Unilever’s pandemic underperformance has made life increasingly uncomfortable for its fan club. Just one of 14 brokerages tracked by Refinitiv kept a “sell” rating through the early 2020 market trough, from which Unilever has rallied by just 7 per cent. That compares with a 36 per cent rebound for the FTSE 100, of which Unilever is the third biggest constituent. It also lags far behind competitors such as Nestlé (up 27 per cent) and Procter & Gamble (up 42 per cent).

In response, some analysts are calling to a higher power. A slew of recent notes identify investor activism as the quickest way to wrest Unilever from a two-decade low relative to its consumer staples peers.

The prayer is for a lightning bolt similar to Kraft Heinz’s hostile bid in 2017, which briefly focused the mind of Jope’s predecessor Paul Polman on shareholders rather than stakeholders. Activism is a question of when not if, Exane BNP Paribas told clients this week, because Unilever “is too good an asset to be left to continue to flounder”.

At the root of the recent speculation is the group’s India subsidiary Hindustan Unilever. Its majority stake in the £64bn valued division accounts for nearly half Unilever’s market value, up from a fifth a decade ago.

Hindustan is separately quoted, as are the Indonesian and Nigerian subsidiaries, so investors have a clear measure of how valuations diverged between developed and emerging markets: Barclays estimates that the sum-of-the-parts group discount has widened from 13 per cent at the time of Kraft’s bid to 25 per cent.

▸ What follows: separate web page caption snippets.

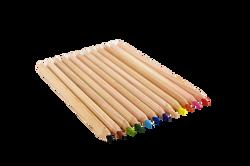 colored-pencils-865761_Clip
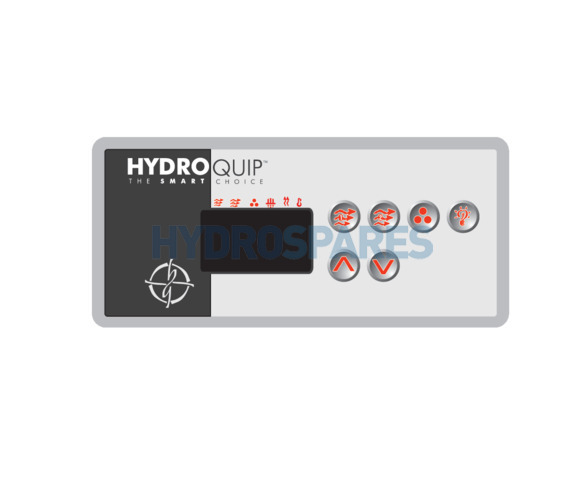 HydroQuip Eco 3 Overlay Only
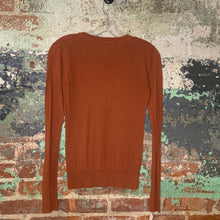 Load image into Gallery viewer, Tex By Max Azria Orange Sweater Crew Neck Size Small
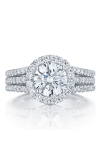 Tacori Petite Crescent HT2551RD75W product image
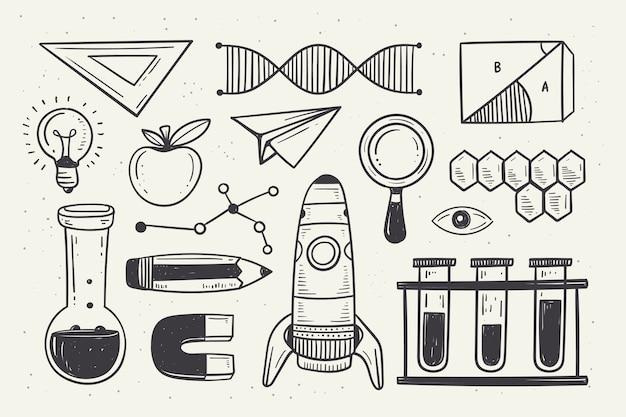 Fondo de educación científica vintage vector gratuito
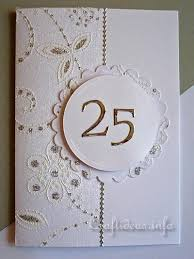 greeting card to craft silver wedding anniversary card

The traditional Unilever break-up theory involves splitting food from soap, which would require unpicking nearly two decades of work to integrate supply chains and offices. Dividing geographically might be less disruptive because management is already arranged that way. Exane estimates that if both sides of the group were valued in line with peers, even allowing for a few extra operational costs, the stock would be worth nearly double its current value at £78.10.

Separation alone would do little, however. Investors also need to regain confidence in a developed world business that last year provided more than 40 per cent of revenue, yet by some measures is valued at less than zero. Jope has to take at least some of the blame, having fudged margin guidance twice this year on top of the 2019 warning, yet consensus forecasts have hardly budged. Unilever’s weak share price belies an operational performance that has been no worse than the peer average; measured by market share it could be even be better.

Might an activist seek to remove Jope? Wanting a CEO sacked would be unusually aggressive, particularly for a mainstream fund capable of putting up the £3bn or thereabouts needed to gain leverage. It would also be a long shot: no board would want to jettison an ESG champion so soon after his appointment based on outside pressure alone.

Activists tend to favour easy wins. Elliott’s public campaign against GlaxoSmithKline and Third Point’s tilt at Prudential proposed nothing much that was outside the board’s previous thinking. An attack on Unilever would have more in common with ValueAct’s long and fruitless involvement with Rolls-Royce, whose perpetual restructuring made its efforts like pushing a blancmange.

Unilever’s recent problems have largely been around presentation. An unpopular CEO and a glacial transformation programme give activists an opportunity to create some headlines, but making real change will test any conventional investment horizon. For now, expectations of a break-up look like wishful thinking.